Ich hatte ihn geliebt, mehr als alles andere auf der Welt und genau er wurde mir genommen. Es war nicht fair.
Und jetzt saß ich da, das Bild von ihm und mir in den Händen und mit Tränen in den Augen, die langsam begonnen meine Wangen hinunterzufließen. Ich wischte sie weg, aber es brachte nichts, es flossen immer mehr nach und ich konnte nicht mehr aufhören zu weinen, jetzt wo ich einmal angefangen hatte.

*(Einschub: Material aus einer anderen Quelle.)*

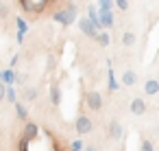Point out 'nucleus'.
Masks as SVG:
<instances>
[{"label":"nucleus","mask_w":159,"mask_h":151,"mask_svg":"<svg viewBox=\"0 0 159 151\" xmlns=\"http://www.w3.org/2000/svg\"><path fill=\"white\" fill-rule=\"evenodd\" d=\"M135 81H137V75H135L133 70H126V72L122 75V83H124V85H133Z\"/></svg>","instance_id":"obj_9"},{"label":"nucleus","mask_w":159,"mask_h":151,"mask_svg":"<svg viewBox=\"0 0 159 151\" xmlns=\"http://www.w3.org/2000/svg\"><path fill=\"white\" fill-rule=\"evenodd\" d=\"M85 151H96V147H87V149H85Z\"/></svg>","instance_id":"obj_20"},{"label":"nucleus","mask_w":159,"mask_h":151,"mask_svg":"<svg viewBox=\"0 0 159 151\" xmlns=\"http://www.w3.org/2000/svg\"><path fill=\"white\" fill-rule=\"evenodd\" d=\"M59 99H61V96H59V88L55 85V88H52V103H55V105H59Z\"/></svg>","instance_id":"obj_15"},{"label":"nucleus","mask_w":159,"mask_h":151,"mask_svg":"<svg viewBox=\"0 0 159 151\" xmlns=\"http://www.w3.org/2000/svg\"><path fill=\"white\" fill-rule=\"evenodd\" d=\"M7 99H9V101H16V94H13L9 88H7Z\"/></svg>","instance_id":"obj_18"},{"label":"nucleus","mask_w":159,"mask_h":151,"mask_svg":"<svg viewBox=\"0 0 159 151\" xmlns=\"http://www.w3.org/2000/svg\"><path fill=\"white\" fill-rule=\"evenodd\" d=\"M76 131L79 134H89L92 131V127H94V123H92V118L89 116H85V114H81L79 118H76Z\"/></svg>","instance_id":"obj_2"},{"label":"nucleus","mask_w":159,"mask_h":151,"mask_svg":"<svg viewBox=\"0 0 159 151\" xmlns=\"http://www.w3.org/2000/svg\"><path fill=\"white\" fill-rule=\"evenodd\" d=\"M109 136H111L113 140H120V136H122V125H120L118 120H111V123H109Z\"/></svg>","instance_id":"obj_5"},{"label":"nucleus","mask_w":159,"mask_h":151,"mask_svg":"<svg viewBox=\"0 0 159 151\" xmlns=\"http://www.w3.org/2000/svg\"><path fill=\"white\" fill-rule=\"evenodd\" d=\"M100 18H102V20H100V22H102V27H111V24H113V18H111V13H109V11H102V13H100Z\"/></svg>","instance_id":"obj_12"},{"label":"nucleus","mask_w":159,"mask_h":151,"mask_svg":"<svg viewBox=\"0 0 159 151\" xmlns=\"http://www.w3.org/2000/svg\"><path fill=\"white\" fill-rule=\"evenodd\" d=\"M135 42H137V35H135L133 31H126V33L122 35V44H124V46H133Z\"/></svg>","instance_id":"obj_8"},{"label":"nucleus","mask_w":159,"mask_h":151,"mask_svg":"<svg viewBox=\"0 0 159 151\" xmlns=\"http://www.w3.org/2000/svg\"><path fill=\"white\" fill-rule=\"evenodd\" d=\"M0 7H2V0H0Z\"/></svg>","instance_id":"obj_21"},{"label":"nucleus","mask_w":159,"mask_h":151,"mask_svg":"<svg viewBox=\"0 0 159 151\" xmlns=\"http://www.w3.org/2000/svg\"><path fill=\"white\" fill-rule=\"evenodd\" d=\"M131 112L137 114V116H142V114L146 112V103H144V99H133V103H131Z\"/></svg>","instance_id":"obj_4"},{"label":"nucleus","mask_w":159,"mask_h":151,"mask_svg":"<svg viewBox=\"0 0 159 151\" xmlns=\"http://www.w3.org/2000/svg\"><path fill=\"white\" fill-rule=\"evenodd\" d=\"M0 151H2V149H0Z\"/></svg>","instance_id":"obj_22"},{"label":"nucleus","mask_w":159,"mask_h":151,"mask_svg":"<svg viewBox=\"0 0 159 151\" xmlns=\"http://www.w3.org/2000/svg\"><path fill=\"white\" fill-rule=\"evenodd\" d=\"M85 103H87L89 110L98 112V110L102 107V96H100L96 90H89V92H85Z\"/></svg>","instance_id":"obj_1"},{"label":"nucleus","mask_w":159,"mask_h":151,"mask_svg":"<svg viewBox=\"0 0 159 151\" xmlns=\"http://www.w3.org/2000/svg\"><path fill=\"white\" fill-rule=\"evenodd\" d=\"M57 20L63 22V24H72V22H74V9L70 7V11H61V13H57Z\"/></svg>","instance_id":"obj_6"},{"label":"nucleus","mask_w":159,"mask_h":151,"mask_svg":"<svg viewBox=\"0 0 159 151\" xmlns=\"http://www.w3.org/2000/svg\"><path fill=\"white\" fill-rule=\"evenodd\" d=\"M81 31H83V33H87L89 37H96V35H98V33H96V29H94V22H89L87 18H83V20H81Z\"/></svg>","instance_id":"obj_3"},{"label":"nucleus","mask_w":159,"mask_h":151,"mask_svg":"<svg viewBox=\"0 0 159 151\" xmlns=\"http://www.w3.org/2000/svg\"><path fill=\"white\" fill-rule=\"evenodd\" d=\"M37 94H39V90H37V88H26V90H24V99H26V101L37 99Z\"/></svg>","instance_id":"obj_11"},{"label":"nucleus","mask_w":159,"mask_h":151,"mask_svg":"<svg viewBox=\"0 0 159 151\" xmlns=\"http://www.w3.org/2000/svg\"><path fill=\"white\" fill-rule=\"evenodd\" d=\"M144 92H146V94H157V92H159V81H157V79H148L146 85H144Z\"/></svg>","instance_id":"obj_7"},{"label":"nucleus","mask_w":159,"mask_h":151,"mask_svg":"<svg viewBox=\"0 0 159 151\" xmlns=\"http://www.w3.org/2000/svg\"><path fill=\"white\" fill-rule=\"evenodd\" d=\"M5 96H7V85H5V83H0V101H2Z\"/></svg>","instance_id":"obj_17"},{"label":"nucleus","mask_w":159,"mask_h":151,"mask_svg":"<svg viewBox=\"0 0 159 151\" xmlns=\"http://www.w3.org/2000/svg\"><path fill=\"white\" fill-rule=\"evenodd\" d=\"M116 7H118L120 11H126V9H129V0H116Z\"/></svg>","instance_id":"obj_14"},{"label":"nucleus","mask_w":159,"mask_h":151,"mask_svg":"<svg viewBox=\"0 0 159 151\" xmlns=\"http://www.w3.org/2000/svg\"><path fill=\"white\" fill-rule=\"evenodd\" d=\"M35 136H37V125H35V123H29V125H26L24 140H35Z\"/></svg>","instance_id":"obj_10"},{"label":"nucleus","mask_w":159,"mask_h":151,"mask_svg":"<svg viewBox=\"0 0 159 151\" xmlns=\"http://www.w3.org/2000/svg\"><path fill=\"white\" fill-rule=\"evenodd\" d=\"M142 151H152V144H150V140H142Z\"/></svg>","instance_id":"obj_16"},{"label":"nucleus","mask_w":159,"mask_h":151,"mask_svg":"<svg viewBox=\"0 0 159 151\" xmlns=\"http://www.w3.org/2000/svg\"><path fill=\"white\" fill-rule=\"evenodd\" d=\"M96 42H98L100 46H107V44H109V33H105V31L98 33V35H96Z\"/></svg>","instance_id":"obj_13"},{"label":"nucleus","mask_w":159,"mask_h":151,"mask_svg":"<svg viewBox=\"0 0 159 151\" xmlns=\"http://www.w3.org/2000/svg\"><path fill=\"white\" fill-rule=\"evenodd\" d=\"M22 5H24V9H33V5L29 2V0H22Z\"/></svg>","instance_id":"obj_19"}]
</instances>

Ich zitterte. Seit dem Tod meines Vaters hatte ich immer wieder Panikattacken und Emotionsausbrüche und keine Therapie hatte bis jetzt geholfen. Ich war bei vielen Psychologen gewesen, hatte mit ihnen geredet, ihnen zugehört und trotzdem fühlte es sich so an als könnte ich nie wieder glücklich sein. Jeden Tag, jede Sekunde konnte ich nur an ihn denken. Meine Noten in der Schule waren drastisch gesunken und ich konnte mich nicht einmal auf meine Lieblingsfächer, Mathe, Physik, Astronomie und Informatik, konzentrieren, die auch gleichzeitig meine Hobbys waren. Meine Welt war nur noch schwarz weiß und ich würde alles, wirklich alles dafür geben, meinen Vater davon abhalten könnte vor fünf Monaten in dieses Auto zu steigen und los zu fahren. Ich wurde aus meinen Gedanken gerissen, als ich jemanden meinen Namen rufen hörte.

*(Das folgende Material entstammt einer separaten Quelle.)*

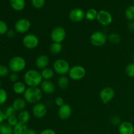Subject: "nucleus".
<instances>
[{"mask_svg": "<svg viewBox=\"0 0 134 134\" xmlns=\"http://www.w3.org/2000/svg\"><path fill=\"white\" fill-rule=\"evenodd\" d=\"M41 72L36 69H30L25 73L24 75V83L29 87H38L43 82Z\"/></svg>", "mask_w": 134, "mask_h": 134, "instance_id": "f257e3e1", "label": "nucleus"}, {"mask_svg": "<svg viewBox=\"0 0 134 134\" xmlns=\"http://www.w3.org/2000/svg\"><path fill=\"white\" fill-rule=\"evenodd\" d=\"M23 95L27 103L35 105L40 102L43 97V92L39 87H28Z\"/></svg>", "mask_w": 134, "mask_h": 134, "instance_id": "f03ea898", "label": "nucleus"}, {"mask_svg": "<svg viewBox=\"0 0 134 134\" xmlns=\"http://www.w3.org/2000/svg\"><path fill=\"white\" fill-rule=\"evenodd\" d=\"M8 67L12 72L18 73L24 70L26 67V62L22 56H16L9 60Z\"/></svg>", "mask_w": 134, "mask_h": 134, "instance_id": "7ed1b4c3", "label": "nucleus"}, {"mask_svg": "<svg viewBox=\"0 0 134 134\" xmlns=\"http://www.w3.org/2000/svg\"><path fill=\"white\" fill-rule=\"evenodd\" d=\"M70 65L68 61L64 59L56 60L53 64V69L55 73L59 75H65L69 73Z\"/></svg>", "mask_w": 134, "mask_h": 134, "instance_id": "20e7f679", "label": "nucleus"}, {"mask_svg": "<svg viewBox=\"0 0 134 134\" xmlns=\"http://www.w3.org/2000/svg\"><path fill=\"white\" fill-rule=\"evenodd\" d=\"M86 73V69L83 66L76 65L71 67L68 73V75L69 78L73 81H79L85 77Z\"/></svg>", "mask_w": 134, "mask_h": 134, "instance_id": "39448f33", "label": "nucleus"}, {"mask_svg": "<svg viewBox=\"0 0 134 134\" xmlns=\"http://www.w3.org/2000/svg\"><path fill=\"white\" fill-rule=\"evenodd\" d=\"M92 44L95 47H102L107 41V35L102 31H95L90 37Z\"/></svg>", "mask_w": 134, "mask_h": 134, "instance_id": "423d86ee", "label": "nucleus"}, {"mask_svg": "<svg viewBox=\"0 0 134 134\" xmlns=\"http://www.w3.org/2000/svg\"><path fill=\"white\" fill-rule=\"evenodd\" d=\"M39 39L36 35L29 34L25 35L22 39V44L27 49H34L39 45Z\"/></svg>", "mask_w": 134, "mask_h": 134, "instance_id": "0eeeda50", "label": "nucleus"}, {"mask_svg": "<svg viewBox=\"0 0 134 134\" xmlns=\"http://www.w3.org/2000/svg\"><path fill=\"white\" fill-rule=\"evenodd\" d=\"M66 37V31L63 27L57 26L52 30L51 39L54 43H62Z\"/></svg>", "mask_w": 134, "mask_h": 134, "instance_id": "6e6552de", "label": "nucleus"}, {"mask_svg": "<svg viewBox=\"0 0 134 134\" xmlns=\"http://www.w3.org/2000/svg\"><path fill=\"white\" fill-rule=\"evenodd\" d=\"M31 27V22L27 18H20L14 24V30L18 34H26Z\"/></svg>", "mask_w": 134, "mask_h": 134, "instance_id": "1a4fd4ad", "label": "nucleus"}, {"mask_svg": "<svg viewBox=\"0 0 134 134\" xmlns=\"http://www.w3.org/2000/svg\"><path fill=\"white\" fill-rule=\"evenodd\" d=\"M115 92L111 87H105L99 92V97L103 104H107L114 98Z\"/></svg>", "mask_w": 134, "mask_h": 134, "instance_id": "9d476101", "label": "nucleus"}, {"mask_svg": "<svg viewBox=\"0 0 134 134\" xmlns=\"http://www.w3.org/2000/svg\"><path fill=\"white\" fill-rule=\"evenodd\" d=\"M97 20L103 26H107L113 22V16L111 13L105 10H101L98 12Z\"/></svg>", "mask_w": 134, "mask_h": 134, "instance_id": "9b49d317", "label": "nucleus"}, {"mask_svg": "<svg viewBox=\"0 0 134 134\" xmlns=\"http://www.w3.org/2000/svg\"><path fill=\"white\" fill-rule=\"evenodd\" d=\"M47 113V107L43 103H36L32 109V115L37 119H42Z\"/></svg>", "mask_w": 134, "mask_h": 134, "instance_id": "f8f14e48", "label": "nucleus"}, {"mask_svg": "<svg viewBox=\"0 0 134 134\" xmlns=\"http://www.w3.org/2000/svg\"><path fill=\"white\" fill-rule=\"evenodd\" d=\"M69 18L73 22H79L85 18V12L80 8H75L69 13Z\"/></svg>", "mask_w": 134, "mask_h": 134, "instance_id": "ddd939ff", "label": "nucleus"}, {"mask_svg": "<svg viewBox=\"0 0 134 134\" xmlns=\"http://www.w3.org/2000/svg\"><path fill=\"white\" fill-rule=\"evenodd\" d=\"M72 114V108L69 104L64 103L62 106L59 107L58 115L61 120H66L70 118Z\"/></svg>", "mask_w": 134, "mask_h": 134, "instance_id": "4468645a", "label": "nucleus"}, {"mask_svg": "<svg viewBox=\"0 0 134 134\" xmlns=\"http://www.w3.org/2000/svg\"><path fill=\"white\" fill-rule=\"evenodd\" d=\"M119 132L120 134H133L134 126L130 122H123L119 126Z\"/></svg>", "mask_w": 134, "mask_h": 134, "instance_id": "2eb2a0df", "label": "nucleus"}, {"mask_svg": "<svg viewBox=\"0 0 134 134\" xmlns=\"http://www.w3.org/2000/svg\"><path fill=\"white\" fill-rule=\"evenodd\" d=\"M40 86V88L43 93L48 95L52 94L55 91L56 88L54 84L51 81H43Z\"/></svg>", "mask_w": 134, "mask_h": 134, "instance_id": "dca6fc26", "label": "nucleus"}, {"mask_svg": "<svg viewBox=\"0 0 134 134\" xmlns=\"http://www.w3.org/2000/svg\"><path fill=\"white\" fill-rule=\"evenodd\" d=\"M49 64V58L47 55H39L35 60V65L39 69L43 70L48 68Z\"/></svg>", "mask_w": 134, "mask_h": 134, "instance_id": "f3484780", "label": "nucleus"}, {"mask_svg": "<svg viewBox=\"0 0 134 134\" xmlns=\"http://www.w3.org/2000/svg\"><path fill=\"white\" fill-rule=\"evenodd\" d=\"M26 103L27 102H26L24 98H17L13 101L12 106L14 107L16 111H19L20 112V111L24 110V109L26 108Z\"/></svg>", "mask_w": 134, "mask_h": 134, "instance_id": "a211bd4d", "label": "nucleus"}, {"mask_svg": "<svg viewBox=\"0 0 134 134\" xmlns=\"http://www.w3.org/2000/svg\"><path fill=\"white\" fill-rule=\"evenodd\" d=\"M10 7L16 11H22L26 6L25 0H9Z\"/></svg>", "mask_w": 134, "mask_h": 134, "instance_id": "6ab92c4d", "label": "nucleus"}, {"mask_svg": "<svg viewBox=\"0 0 134 134\" xmlns=\"http://www.w3.org/2000/svg\"><path fill=\"white\" fill-rule=\"evenodd\" d=\"M26 84L24 82H22V81H17L15 83L13 84V90L15 94H18V95H20V94H24L26 90Z\"/></svg>", "mask_w": 134, "mask_h": 134, "instance_id": "aec40b11", "label": "nucleus"}, {"mask_svg": "<svg viewBox=\"0 0 134 134\" xmlns=\"http://www.w3.org/2000/svg\"><path fill=\"white\" fill-rule=\"evenodd\" d=\"M54 73L55 72L53 69L47 68L41 70V74L42 78L44 81H51L53 78L54 75Z\"/></svg>", "mask_w": 134, "mask_h": 134, "instance_id": "412c9836", "label": "nucleus"}, {"mask_svg": "<svg viewBox=\"0 0 134 134\" xmlns=\"http://www.w3.org/2000/svg\"><path fill=\"white\" fill-rule=\"evenodd\" d=\"M31 115L29 111L27 110H23V111H20L18 115V119L19 120V122L23 123V124H27L30 120Z\"/></svg>", "mask_w": 134, "mask_h": 134, "instance_id": "4be33fe9", "label": "nucleus"}, {"mask_svg": "<svg viewBox=\"0 0 134 134\" xmlns=\"http://www.w3.org/2000/svg\"><path fill=\"white\" fill-rule=\"evenodd\" d=\"M27 130L28 128L26 124L18 122L13 128V134H26Z\"/></svg>", "mask_w": 134, "mask_h": 134, "instance_id": "5701e85b", "label": "nucleus"}, {"mask_svg": "<svg viewBox=\"0 0 134 134\" xmlns=\"http://www.w3.org/2000/svg\"><path fill=\"white\" fill-rule=\"evenodd\" d=\"M58 87L62 90H65L69 86V79L65 75H62L58 78L57 81Z\"/></svg>", "mask_w": 134, "mask_h": 134, "instance_id": "b1692460", "label": "nucleus"}, {"mask_svg": "<svg viewBox=\"0 0 134 134\" xmlns=\"http://www.w3.org/2000/svg\"><path fill=\"white\" fill-rule=\"evenodd\" d=\"M63 46L62 43H52V44L50 45L49 51L52 54H58L60 53L61 51H62Z\"/></svg>", "mask_w": 134, "mask_h": 134, "instance_id": "393cba45", "label": "nucleus"}, {"mask_svg": "<svg viewBox=\"0 0 134 134\" xmlns=\"http://www.w3.org/2000/svg\"><path fill=\"white\" fill-rule=\"evenodd\" d=\"M98 11L95 9H90L85 13V18L89 21H92L97 19Z\"/></svg>", "mask_w": 134, "mask_h": 134, "instance_id": "a878e982", "label": "nucleus"}, {"mask_svg": "<svg viewBox=\"0 0 134 134\" xmlns=\"http://www.w3.org/2000/svg\"><path fill=\"white\" fill-rule=\"evenodd\" d=\"M0 134H13V127L7 123L0 124Z\"/></svg>", "mask_w": 134, "mask_h": 134, "instance_id": "bb28decb", "label": "nucleus"}, {"mask_svg": "<svg viewBox=\"0 0 134 134\" xmlns=\"http://www.w3.org/2000/svg\"><path fill=\"white\" fill-rule=\"evenodd\" d=\"M107 40L109 41L110 43L113 44H119L121 41V38L119 34L116 33H111L107 35Z\"/></svg>", "mask_w": 134, "mask_h": 134, "instance_id": "cd10ccee", "label": "nucleus"}, {"mask_svg": "<svg viewBox=\"0 0 134 134\" xmlns=\"http://www.w3.org/2000/svg\"><path fill=\"white\" fill-rule=\"evenodd\" d=\"M125 16L128 20L134 21V5H130L126 9Z\"/></svg>", "mask_w": 134, "mask_h": 134, "instance_id": "c85d7f7f", "label": "nucleus"}, {"mask_svg": "<svg viewBox=\"0 0 134 134\" xmlns=\"http://www.w3.org/2000/svg\"><path fill=\"white\" fill-rule=\"evenodd\" d=\"M125 71L127 75L130 78H134V63H130L126 65Z\"/></svg>", "mask_w": 134, "mask_h": 134, "instance_id": "c756f323", "label": "nucleus"}, {"mask_svg": "<svg viewBox=\"0 0 134 134\" xmlns=\"http://www.w3.org/2000/svg\"><path fill=\"white\" fill-rule=\"evenodd\" d=\"M8 99L7 92L3 88H0V105L5 104Z\"/></svg>", "mask_w": 134, "mask_h": 134, "instance_id": "7c9ffc66", "label": "nucleus"}, {"mask_svg": "<svg viewBox=\"0 0 134 134\" xmlns=\"http://www.w3.org/2000/svg\"><path fill=\"white\" fill-rule=\"evenodd\" d=\"M31 3L34 8L40 9L45 5V0H31Z\"/></svg>", "mask_w": 134, "mask_h": 134, "instance_id": "2f4dec72", "label": "nucleus"}, {"mask_svg": "<svg viewBox=\"0 0 134 134\" xmlns=\"http://www.w3.org/2000/svg\"><path fill=\"white\" fill-rule=\"evenodd\" d=\"M9 67L6 66L3 64H0V77H5L9 74Z\"/></svg>", "mask_w": 134, "mask_h": 134, "instance_id": "473e14b6", "label": "nucleus"}, {"mask_svg": "<svg viewBox=\"0 0 134 134\" xmlns=\"http://www.w3.org/2000/svg\"><path fill=\"white\" fill-rule=\"evenodd\" d=\"M8 25L5 21L0 20V35H5L9 30Z\"/></svg>", "mask_w": 134, "mask_h": 134, "instance_id": "72a5a7b5", "label": "nucleus"}, {"mask_svg": "<svg viewBox=\"0 0 134 134\" xmlns=\"http://www.w3.org/2000/svg\"><path fill=\"white\" fill-rule=\"evenodd\" d=\"M7 124H9L10 126L13 127L14 128L18 122H19V120H18V116H16L15 115H13V116H10V117L8 118L7 119Z\"/></svg>", "mask_w": 134, "mask_h": 134, "instance_id": "f704fd0d", "label": "nucleus"}, {"mask_svg": "<svg viewBox=\"0 0 134 134\" xmlns=\"http://www.w3.org/2000/svg\"><path fill=\"white\" fill-rule=\"evenodd\" d=\"M15 113H16V110L14 109V107L11 105L7 107L5 112H4V113H5L6 119H7L8 118L10 117V116H13V115H15Z\"/></svg>", "mask_w": 134, "mask_h": 134, "instance_id": "c9c22d12", "label": "nucleus"}, {"mask_svg": "<svg viewBox=\"0 0 134 134\" xmlns=\"http://www.w3.org/2000/svg\"><path fill=\"white\" fill-rule=\"evenodd\" d=\"M111 122L114 126H119L121 124V119L118 116H113L111 119Z\"/></svg>", "mask_w": 134, "mask_h": 134, "instance_id": "e433bc0d", "label": "nucleus"}, {"mask_svg": "<svg viewBox=\"0 0 134 134\" xmlns=\"http://www.w3.org/2000/svg\"><path fill=\"white\" fill-rule=\"evenodd\" d=\"M18 79H19V76H18L17 73L12 72V73L9 75V80H10V82H13V83H15L16 82L18 81Z\"/></svg>", "mask_w": 134, "mask_h": 134, "instance_id": "4c0bfd02", "label": "nucleus"}, {"mask_svg": "<svg viewBox=\"0 0 134 134\" xmlns=\"http://www.w3.org/2000/svg\"><path fill=\"white\" fill-rule=\"evenodd\" d=\"M54 103L55 104H56V105H57L58 107H59L62 106L65 103H64V99H63V98H62V97H57V98L55 99Z\"/></svg>", "mask_w": 134, "mask_h": 134, "instance_id": "58836bf2", "label": "nucleus"}, {"mask_svg": "<svg viewBox=\"0 0 134 134\" xmlns=\"http://www.w3.org/2000/svg\"><path fill=\"white\" fill-rule=\"evenodd\" d=\"M8 38H10V39H13L14 37L16 36V31L14 30H8V31L6 34Z\"/></svg>", "mask_w": 134, "mask_h": 134, "instance_id": "ea45409f", "label": "nucleus"}, {"mask_svg": "<svg viewBox=\"0 0 134 134\" xmlns=\"http://www.w3.org/2000/svg\"><path fill=\"white\" fill-rule=\"evenodd\" d=\"M39 134H56V133L54 130L51 129V128H47V129L42 130Z\"/></svg>", "mask_w": 134, "mask_h": 134, "instance_id": "a19ab883", "label": "nucleus"}, {"mask_svg": "<svg viewBox=\"0 0 134 134\" xmlns=\"http://www.w3.org/2000/svg\"><path fill=\"white\" fill-rule=\"evenodd\" d=\"M128 29L130 31H134V21H130L128 24Z\"/></svg>", "mask_w": 134, "mask_h": 134, "instance_id": "79ce46f5", "label": "nucleus"}, {"mask_svg": "<svg viewBox=\"0 0 134 134\" xmlns=\"http://www.w3.org/2000/svg\"><path fill=\"white\" fill-rule=\"evenodd\" d=\"M5 119H6V117H5V113L0 109V124H2Z\"/></svg>", "mask_w": 134, "mask_h": 134, "instance_id": "37998d69", "label": "nucleus"}, {"mask_svg": "<svg viewBox=\"0 0 134 134\" xmlns=\"http://www.w3.org/2000/svg\"><path fill=\"white\" fill-rule=\"evenodd\" d=\"M26 134H37V133L36 131L34 129H32V128L29 129L28 128V130H27V133Z\"/></svg>", "mask_w": 134, "mask_h": 134, "instance_id": "c03bdc74", "label": "nucleus"}, {"mask_svg": "<svg viewBox=\"0 0 134 134\" xmlns=\"http://www.w3.org/2000/svg\"><path fill=\"white\" fill-rule=\"evenodd\" d=\"M133 63H134V54H133Z\"/></svg>", "mask_w": 134, "mask_h": 134, "instance_id": "a18cd8bd", "label": "nucleus"}, {"mask_svg": "<svg viewBox=\"0 0 134 134\" xmlns=\"http://www.w3.org/2000/svg\"><path fill=\"white\" fill-rule=\"evenodd\" d=\"M1 81H0V87H1Z\"/></svg>", "mask_w": 134, "mask_h": 134, "instance_id": "49530a36", "label": "nucleus"}, {"mask_svg": "<svg viewBox=\"0 0 134 134\" xmlns=\"http://www.w3.org/2000/svg\"><path fill=\"white\" fill-rule=\"evenodd\" d=\"M133 2H134V0H133Z\"/></svg>", "mask_w": 134, "mask_h": 134, "instance_id": "de8ad7c7", "label": "nucleus"}]
</instances>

"Dani!" klang die Stimme meiner Stiefmutter Sylvia herauf, Sylvia war wie eine echte Mutter für mich, sie kümmerte sich um mich und war ganz und gar nicht so eine böse Hexe wie zum Beispiel die Stiefmutter aus Cinderella. Ich konnte sagen, dass sie wie eine echte Mutter für mich war, weil ich mich nicht mehr an meine leibliche Mutter erinnern konnte. Sie starb nur wenige Monate nach meiner Geburt an einem Tumor, doch ich hatte mir immer Bilder von meinem Vater und ihr angesehen und es gab sogar noch ein Foto von ihr und mir, sie war hübsch gewesen und von Dad wusste ich, dass sie sich genauso für das All interessiert hatte wie ich. Jetzt brachte ich es nicht mehr übers Herz mir diese Bilder anzusehen. Als ich drei Jahre alt war lernte mein Vater dann Sylvia kennen und heiratete sie zwei Jahre darauf. Sie behandelte mich immer, als wäre ich ihre echte Tochter und ich war ihr unendlich dankbar dafür, das einzige wofür sie noch nie Verständnis gehabt hatte, war meine und Dads Liebe zur Technologie.
Ich konnte mich nicht rühren, obwohl ich sie gehört hatte, ich konnte nicht antworten, blieb nur am Boden sitzen und starrte das Foto in meinen Händen an, es war das letzte Bild, dass von uns aufgenommen wurde und es zeigte uns beide, wie wir in voller Ausrüstung da standen, er einen Lötkolben und ich eine Pinzette in der Hand, vor uns der noch nicht fertige "Iron man" Handschuh, den wir zusammen bauten. Er war unser größest Projekt bis jetzt gewesen, aber er wurde nie fertig gestellt.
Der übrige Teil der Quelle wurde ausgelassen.